* _Short exercise 1_
Collect every line in the entries below that contains the string "roof". Case counts.
■ ■ ■ ■ ■
The next year, at the age of twenty-five, M.A. opened his first theater, called the Liberty, in Sheffield, Alabama, where he played the original, silent version of
Twenty Thousand Leagues Under the Sea
. The next few years sputtered as M.A. took time to help out his father, Papa Joe, in the construction business. M.A. opened the Majestic in Florence, Alabama, then built the Hillsboro Theater in Nashville. In 1929, he moved his family from Nashville to Memphis and began acquiring and building cinemas not only in Alabama but also in Arkansas, Tennessee, Louisiana, Mississippi, Kentucky, and Missouri. This was the moment when new technology allowed movies to include sound. Over the years, M.A. managed to stay ahead of his competitors on each innovation in motion picture technology and created a movie-house empire of some sixty theaters. Most of my male relatives have worked in the empire: my father, three uncles, an occasional brother or two, several cousins, the children of cousins.
■ ■ ■ ■ ■
* _Short exercise 2_
List every U.S. state named in the movie-theater passage above, giving each state once.

* _Input data_
■ ■ ■ ■ ■
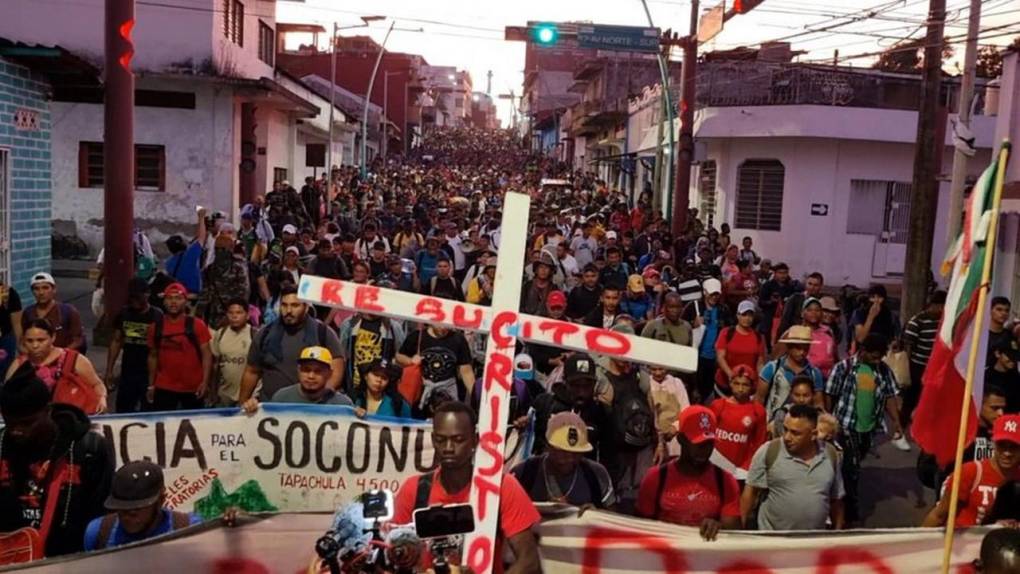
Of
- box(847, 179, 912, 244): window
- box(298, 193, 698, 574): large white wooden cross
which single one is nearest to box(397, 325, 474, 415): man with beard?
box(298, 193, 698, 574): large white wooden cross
■ ■ ■ ■ ■
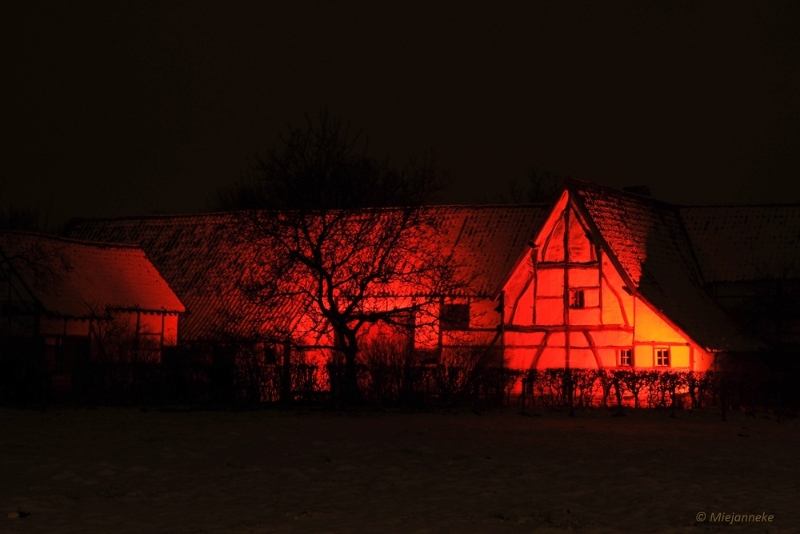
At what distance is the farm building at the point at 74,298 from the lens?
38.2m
■ ■ ■ ■ ■
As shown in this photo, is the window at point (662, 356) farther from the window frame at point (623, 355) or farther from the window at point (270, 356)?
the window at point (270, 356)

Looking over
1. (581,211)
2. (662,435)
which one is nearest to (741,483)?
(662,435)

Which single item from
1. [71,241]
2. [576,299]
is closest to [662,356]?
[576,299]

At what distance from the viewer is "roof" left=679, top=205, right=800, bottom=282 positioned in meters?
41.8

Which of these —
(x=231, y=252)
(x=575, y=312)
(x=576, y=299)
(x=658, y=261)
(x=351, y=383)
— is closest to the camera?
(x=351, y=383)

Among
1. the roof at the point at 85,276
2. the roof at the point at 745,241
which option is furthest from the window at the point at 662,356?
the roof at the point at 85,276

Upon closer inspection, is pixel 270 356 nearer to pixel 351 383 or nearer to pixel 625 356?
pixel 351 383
■ ■ ■ ■ ■
* _Task solution 1_
At what distance from the viewer is "roof" left=679, top=205, right=800, bottom=282 positioned in meters?
1. the roof at the point at 85,276
2. the roof at the point at 745,241
the roof at the point at 85,276

* _Task solution 2_
Alabama, Arkansas, Tennessee, Louisiana, Mississippi, Kentucky, Missouri